━━━━━ Dataset excerpts ━━━━━

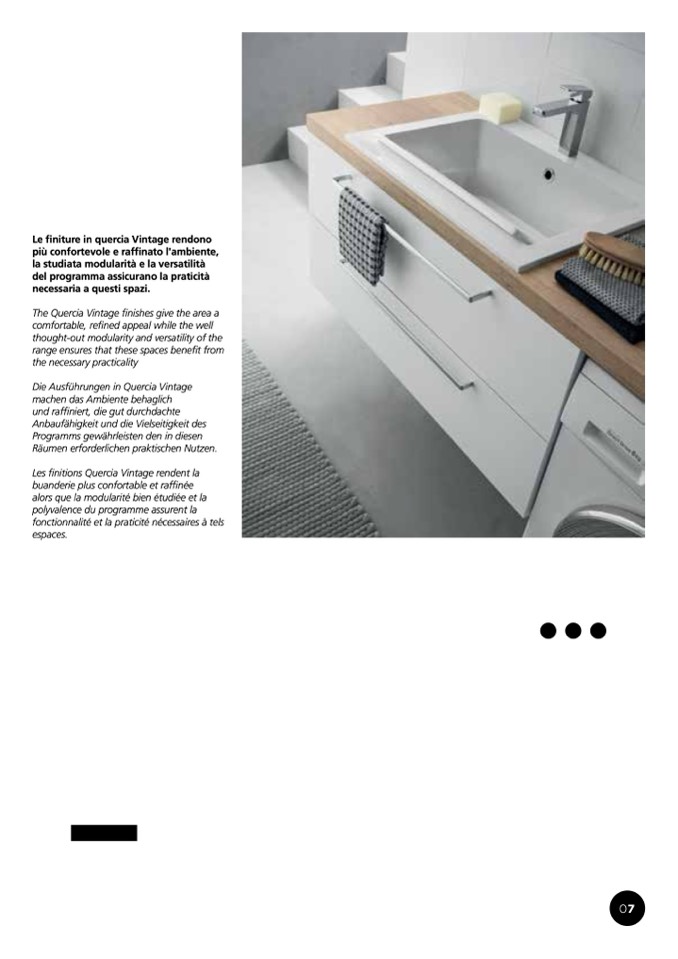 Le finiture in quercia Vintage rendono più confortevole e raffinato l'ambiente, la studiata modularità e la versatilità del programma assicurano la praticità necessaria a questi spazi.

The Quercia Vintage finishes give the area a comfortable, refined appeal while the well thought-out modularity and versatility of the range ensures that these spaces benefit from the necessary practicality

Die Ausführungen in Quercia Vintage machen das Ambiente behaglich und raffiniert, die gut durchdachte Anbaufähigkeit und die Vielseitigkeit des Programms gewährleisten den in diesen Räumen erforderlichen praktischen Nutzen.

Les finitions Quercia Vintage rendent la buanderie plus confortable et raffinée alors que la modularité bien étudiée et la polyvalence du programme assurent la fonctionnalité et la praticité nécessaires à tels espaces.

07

━━━━━

(Aim of the task):
Each entry should come back exactly as written, with its pictures omitted.

(Finished exercise):
 Le finiture in quercia Vintage rendono più confortevole e raffinato l'ambiente, la studiata modularità e la versatilità del programma assicurano la praticità necessaria a questi spazi.

The Quercia Vintage finishes give the area a comfortable, refined appeal while the well thought-out modularity and versatility of the range ensures that these spaces benefit from the necessary practicality

Die Ausführungen in Quercia Vintage machen das Ambiente behaglich und raffiniert, die gut durchdachte Anbaufähigkeit und die Vielseitigkeit des Programms gewährleisten den in diesen Räumen erforderlichen praktischen Nutzen.

Les finitions Quercia Vintage rendent la buanderie plus confortable et raffinée alors que la modularité bien étudiée et la polyvalence du programme assurent la fonctionnalité et la praticité nécessaires à tels espaces.

07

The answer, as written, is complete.